*** Opening of EXCERPT PROVIDED ***
Here at TCOTS, we’re celebrating Frank Sinatra’s 100th Birthday by counting down what I think are his 100 best performances on Vinyl and CD. All of the songs on the List have been released on either one or both mediums. Interspersed with the countdown will be Honorable Mentions that didn’t make the List and a countdown of what I think are his best albums.

Francis Albert will be your pilot and Bobby Bell your navigator.

So sit back easy in your easy chair, fasten your seatbelts, and let’s take-off in the blue…

19 — Almost Like Being In Love

Music & Lyrics: Alan Lerner, Frederick Loewe
Recorded: 22 March 1961
From the album Come Swing With Me

Whenever I’m a bit down, whenever Life gnaws too much on my Soul, I most often turn to Frank for a kick in the patootie to remind me that it ain’t all bad.

And this is one of the first recordings I always turn to [the rest being other Francis and Billy May performances]…

18 — The Gal That Got Away / It Never Entered My Mind

Music & Lyrics: Harold Arlen, Ira Gershwin / Lorenz Hart, Richard Rodgers
Recorded: 08 April 1981
From the album She Shot Me Down

Frank had recorded both of these songs separately, but they magically came together because of a falling-out he had with his long time pianist, Bill Miller, as Mark Steyn explains:

… Sinatra had fallen out with his longtime pianist Bill Miller — mercifully only temporarily. Nevertheless, in Miller’s absence, he put aside “One For My Baby (And One More For The Road)”, which must surely have been painful for him. But the song never quite worked as well without Miller at the piano, and Sinatra was too good a musician not to know that. So he needed a new number for the saloon-song moment in his live show. And somewhere along the way he came up with the idea of a medley….

in 1955, Frank took another crack at the song, this time with Nelson Riddle for the album In The Wee Small Hours. And in the late Seventies, it was this Riddle chart for “It Never Entered My Mind” that he wished to pair with Riddle’s chart for “The Gal That Got Away”. The only problem was that, aside from falling out with Bill Miller, Frank had also fallen out with Nelson Riddle.
*** Close of EXCERPT PROVIDED ***
*** Opening of INFORMATION SHOWN ***
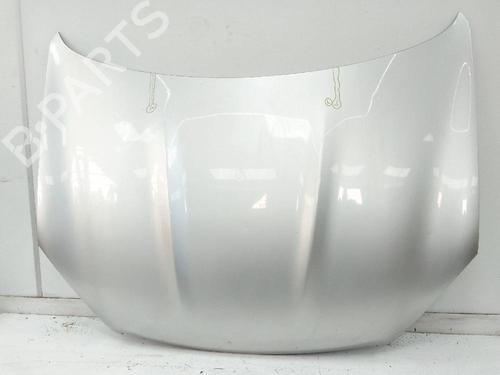 Hood NISSAN QASHQAI / QASHQAI +2 I (J10, NJ10, JJ10E) 2.0 dCi | BP18583729C1 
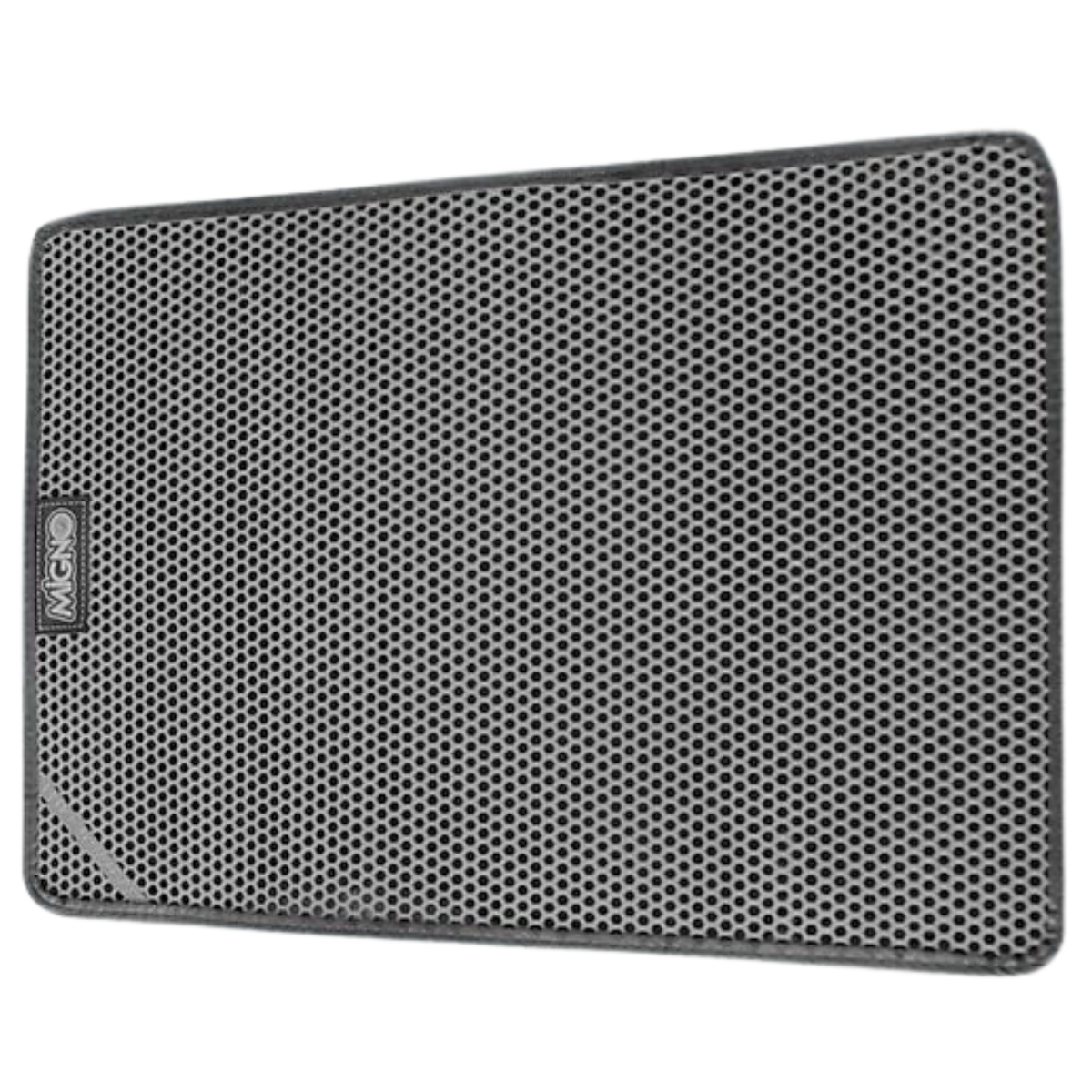 Migno Kedi Tuvaleti Elekli Paspas 41,5 x 61,5 cm - Karışık Renk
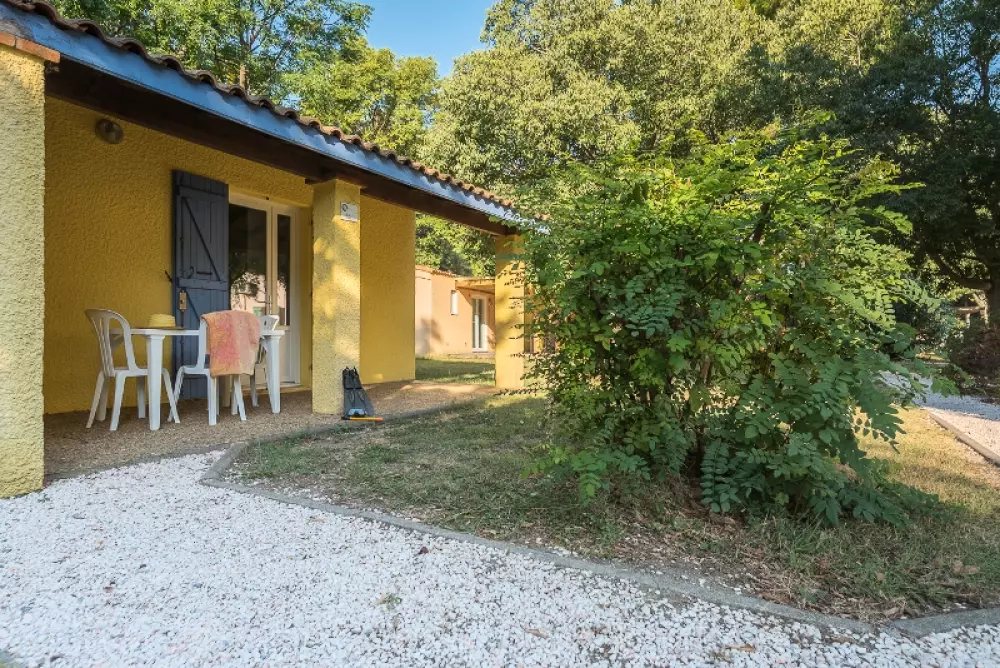 Campingplatz Le Méditerranée 5 Sterne★★★★★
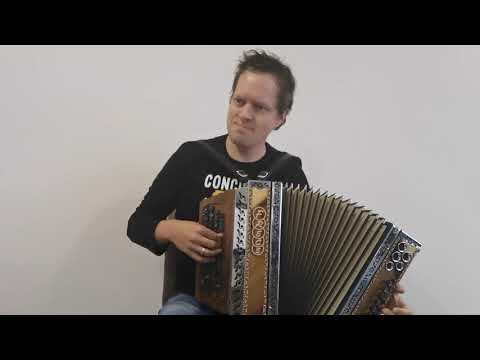 Wenn Steine weinen könnten - Günther Pacher - Steirische Harmonika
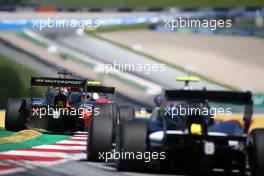 Richard Verschoor (NLD) MP Motorsport. 04.07.2020. FIA Formula 3 Championship, Rd 1, Spielberg, Austria, Saturday.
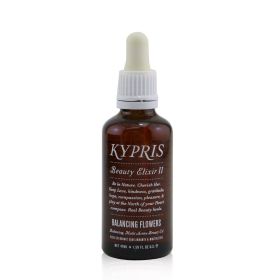 Beauty Elixir II - Balancing, Multi Active Beauty Oil (With Balancing Flowers) Beauty Elixir II - Balancing, Multi Active Beauty Oil (With Balancing Flowers)
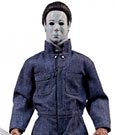 Halloween IV - Michael Myers kehrt zurück Actionfigur 1/6 Michael Myers 30 cm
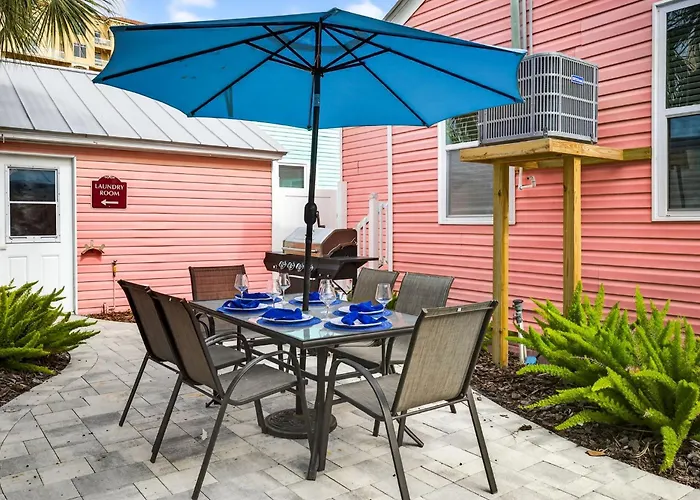 Frenchy's 486 Clearwater Beach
*** Close of INFORMATION SHOWN ***
# [WHAT YOU NEED TO DO]
1) According to the Sinatra countdown, on what date was "The Gal That Got Away / It Never Entered My Mind" recorded?
2) Decide whether each statement agrees with the Sinatra countdown, and support each yes or no with the deciding words quoted from it.
(a) "Almost Like Being In Love" comes from the album Come Swing With Me.
(b) Sinatra's falling-out with Bill Miller was permanent.
(c) In 1955, Sinatra worked with Nelson Riddle on the album In The Wee Small Hours.

# [EXPECTED RESPONSES]
1) 08 April 1981

2)
(a) Yes: "From the album Come Swing With Me"
(b) No: "mercifully only temporarily"
(c) Yes: "in 1955, Frank took another crack at the song, this time with Nelson Riddle for the album In The Wee Small Hours"